I am using both Daitch-Mokotoff soundexing and Damerau-Levenshtein to find out if a user entry and a value in the application are "the same".
Is Levenshtein distance supposed to be used as an absolute value? If I have a 20 letter word, a distance of 4 is not so bad. If the word has 4 letters...
What I am now doing is taking the distance / length to get a distance that better reflects what percentage of the word has been changed.
Is that a valid/proven approach? Or is it plain stupid?
It seems like it would depend on your requirements. (To clarify: Levenshtein distance is an absolute value, but as the OP pointed out, the raw value may not be as useful as for a given application as a measure that takes the length of the word into account. This is because we are really more interested in similarity than distance per se.)
Sounds like you're trying to determine whether the user intended their entry to be the same as a given data value?
Are you doing spell-checking? or conforming invalid input to a known set of values? What are your priorities?
You might end up using the Levenshtein distance in one way to determine whether a word should be offered in a suggestion list; and another way to determine how to order the suggestion list.

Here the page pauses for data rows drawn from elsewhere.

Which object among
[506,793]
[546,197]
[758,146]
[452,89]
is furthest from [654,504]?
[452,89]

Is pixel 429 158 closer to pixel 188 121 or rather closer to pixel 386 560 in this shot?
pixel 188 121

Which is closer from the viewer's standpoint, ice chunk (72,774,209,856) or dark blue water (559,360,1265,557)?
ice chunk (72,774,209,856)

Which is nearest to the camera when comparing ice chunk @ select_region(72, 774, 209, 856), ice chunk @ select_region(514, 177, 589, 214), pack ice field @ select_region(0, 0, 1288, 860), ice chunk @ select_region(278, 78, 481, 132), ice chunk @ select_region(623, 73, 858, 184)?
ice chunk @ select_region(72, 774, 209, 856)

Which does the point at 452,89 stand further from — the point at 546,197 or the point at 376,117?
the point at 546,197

It seems to me, if I've inferred your purpose correctly, that the core thing you want to measure is similarity rather than difference between two strings. As such, you could use Jaro or Jaro-Winkler distance, which takes into account the length of the strings and the number of characters in common:
The Jaro distance dj of two given strings s1 and s2 is
(m / |s1| + m / |s2| + (m - t) / m) / 3
- m is the number of matching characters
- t is the number of transpositions
Jaro–Winkler distance uses a prefix scale p which gives more favourable ratings to strings that match from the beginning for a set prefix length l.